start SUPPLIED MATERIAL

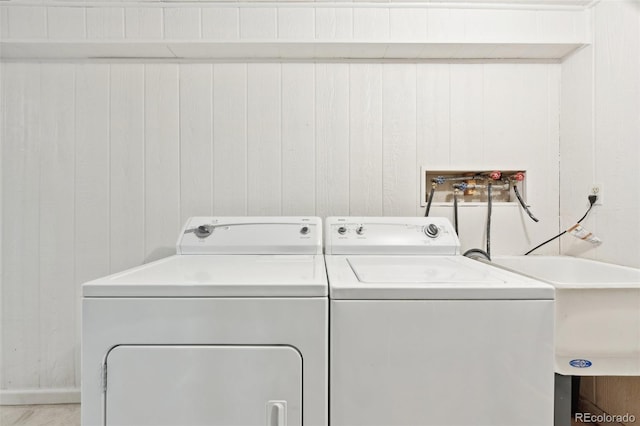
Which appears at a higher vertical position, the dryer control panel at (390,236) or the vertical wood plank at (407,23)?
the vertical wood plank at (407,23)

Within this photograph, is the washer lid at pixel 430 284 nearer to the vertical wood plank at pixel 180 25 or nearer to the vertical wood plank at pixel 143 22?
the vertical wood plank at pixel 180 25

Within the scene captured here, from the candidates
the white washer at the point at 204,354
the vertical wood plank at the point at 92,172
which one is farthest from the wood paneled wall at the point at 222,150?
the white washer at the point at 204,354

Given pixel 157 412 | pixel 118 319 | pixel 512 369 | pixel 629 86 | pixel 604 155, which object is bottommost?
pixel 157 412

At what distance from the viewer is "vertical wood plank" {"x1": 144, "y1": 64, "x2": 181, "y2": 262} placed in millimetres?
1800

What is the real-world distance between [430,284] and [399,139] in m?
1.08

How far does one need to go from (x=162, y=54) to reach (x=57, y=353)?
1.64 m

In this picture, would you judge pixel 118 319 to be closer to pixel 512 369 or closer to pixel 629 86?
pixel 512 369

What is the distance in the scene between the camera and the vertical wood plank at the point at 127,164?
5.89ft

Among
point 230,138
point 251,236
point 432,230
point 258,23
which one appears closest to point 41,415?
point 251,236

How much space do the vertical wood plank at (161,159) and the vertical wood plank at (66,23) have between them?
1.09 ft

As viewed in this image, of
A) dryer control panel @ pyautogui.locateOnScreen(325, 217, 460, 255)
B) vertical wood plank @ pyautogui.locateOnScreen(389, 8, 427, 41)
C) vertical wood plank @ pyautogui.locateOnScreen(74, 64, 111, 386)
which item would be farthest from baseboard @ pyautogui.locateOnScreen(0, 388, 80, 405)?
vertical wood plank @ pyautogui.locateOnScreen(389, 8, 427, 41)

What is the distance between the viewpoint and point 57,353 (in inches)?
69.4

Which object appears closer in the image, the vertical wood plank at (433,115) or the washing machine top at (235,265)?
the washing machine top at (235,265)

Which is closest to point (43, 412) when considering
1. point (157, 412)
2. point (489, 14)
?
point (157, 412)
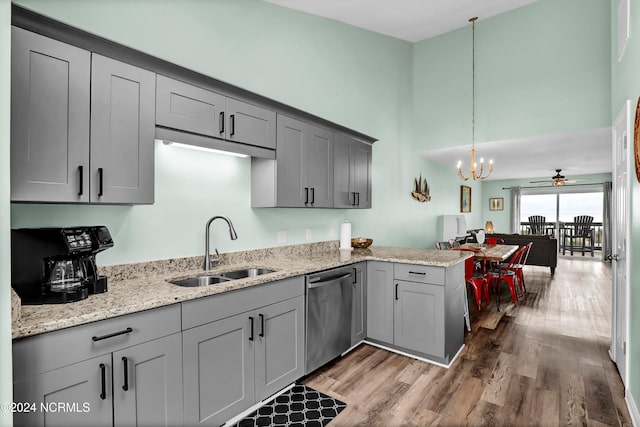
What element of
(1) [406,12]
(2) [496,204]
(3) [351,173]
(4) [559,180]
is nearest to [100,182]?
(3) [351,173]

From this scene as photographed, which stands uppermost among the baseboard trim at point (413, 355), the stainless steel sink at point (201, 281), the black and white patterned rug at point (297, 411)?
the stainless steel sink at point (201, 281)

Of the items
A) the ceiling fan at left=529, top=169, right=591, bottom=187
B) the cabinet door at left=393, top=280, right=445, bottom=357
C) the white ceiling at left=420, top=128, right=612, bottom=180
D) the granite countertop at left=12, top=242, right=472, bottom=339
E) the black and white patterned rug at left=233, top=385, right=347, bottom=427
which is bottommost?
the black and white patterned rug at left=233, top=385, right=347, bottom=427

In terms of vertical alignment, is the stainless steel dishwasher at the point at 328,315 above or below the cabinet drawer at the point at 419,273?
below

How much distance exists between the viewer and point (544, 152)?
17.8 feet

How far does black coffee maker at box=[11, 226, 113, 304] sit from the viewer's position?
142 centimetres

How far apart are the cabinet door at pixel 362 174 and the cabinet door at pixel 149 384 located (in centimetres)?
240

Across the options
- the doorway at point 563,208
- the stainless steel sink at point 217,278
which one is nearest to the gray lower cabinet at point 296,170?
the stainless steel sink at point 217,278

end SUPPLIED MATERIAL

TASK REQUIREMENTS:
Write out each entry exactly as given, but skip the pictures.

SOLUTION FOR THIS TASK:
Which appears at a higher vertical position, the dryer control panel at (390,236) or the vertical wood plank at (407,23)?
the vertical wood plank at (407,23)

Within this photograph, is the washer lid at pixel 430 284 nearer to the vertical wood plank at pixel 180 25 or nearer to the vertical wood plank at pixel 143 22?
the vertical wood plank at pixel 180 25

Within the scene captured here, from the candidates
the white washer at the point at 204,354
the vertical wood plank at the point at 92,172
which one is farthest from the wood paneled wall at the point at 222,150?
the white washer at the point at 204,354

Given pixel 157 412 | pixel 118 319 | pixel 512 369 | pixel 629 86 | pixel 604 155, which object is bottommost?
pixel 157 412

At what distance from the viewer is "vertical wood plank" {"x1": 144, "y1": 64, "x2": 181, "y2": 262} placed in millimetres?
1800

What is the real-world distance between [430,284] and [399,139] in m?
1.08

How far does one need to go from (x=162, y=54) to reach (x=57, y=353)?
1.64 m

In this picture, would you judge pixel 118 319 to be closer to pixel 512 369 or closer to pixel 629 86?
pixel 512 369

What is the distance in the scene between the camera and the vertical wood plank at the point at 127,164?
5.89ft

Among
point 230,138
point 251,236
point 432,230
point 258,23
which one appears closest to point 41,415?
point 251,236

How much space do the vertical wood plank at (161,159) and the vertical wood plank at (66,23) have between them?
1.09 ft

As viewed in this image, of
A) dryer control panel @ pyautogui.locateOnScreen(325, 217, 460, 255)
B) vertical wood plank @ pyautogui.locateOnScreen(389, 8, 427, 41)
C) vertical wood plank @ pyautogui.locateOnScreen(74, 64, 111, 386)
which item would be farthest from baseboard @ pyautogui.locateOnScreen(0, 388, 80, 405)?
vertical wood plank @ pyautogui.locateOnScreen(389, 8, 427, 41)

What is the distance between the viewpoint and point 57,353 (in inches)?
69.4

Which object appears closer in the image, the vertical wood plank at (433,115) or the washing machine top at (235,265)?
the washing machine top at (235,265)

Which is closest to point (43, 412) when considering
1. point (157, 412)
2. point (489, 14)
?
point (157, 412)
What element of
(1) [406,12]
(2) [496,204]
(3) [351,173]
(4) [559,180]
is nearest to [100,182]?
(3) [351,173]

From this scene as photographed, which stands uppermost among the baseboard trim at point (413, 355), the stainless steel sink at point (201, 281), the black and white patterned rug at point (297, 411)?
the stainless steel sink at point (201, 281)

Of the items
A) the ceiling fan at left=529, top=169, right=591, bottom=187
B) the cabinet door at left=393, top=280, right=445, bottom=357
C) the white ceiling at left=420, top=128, right=612, bottom=180
D) the granite countertop at left=12, top=242, right=472, bottom=339
E) the black and white patterned rug at left=233, top=385, right=347, bottom=427
which is bottommost?
the black and white patterned rug at left=233, top=385, right=347, bottom=427

In terms of vertical alignment, is the stainless steel dishwasher at the point at 328,315 above or below the cabinet drawer at the point at 419,273?
below

How much distance exists between the viewer and point (544, 152)?
17.8 feet

How far does black coffee maker at box=[11, 226, 113, 304] sit from the viewer's position?
142 centimetres

How far apart are the cabinet door at pixel 362 174 and the cabinet door at pixel 149 384 located (in centimetres)?
240

Across the options
- the doorway at point 563,208
- the stainless steel sink at point 217,278
which one is nearest to the gray lower cabinet at point 296,170?
the stainless steel sink at point 217,278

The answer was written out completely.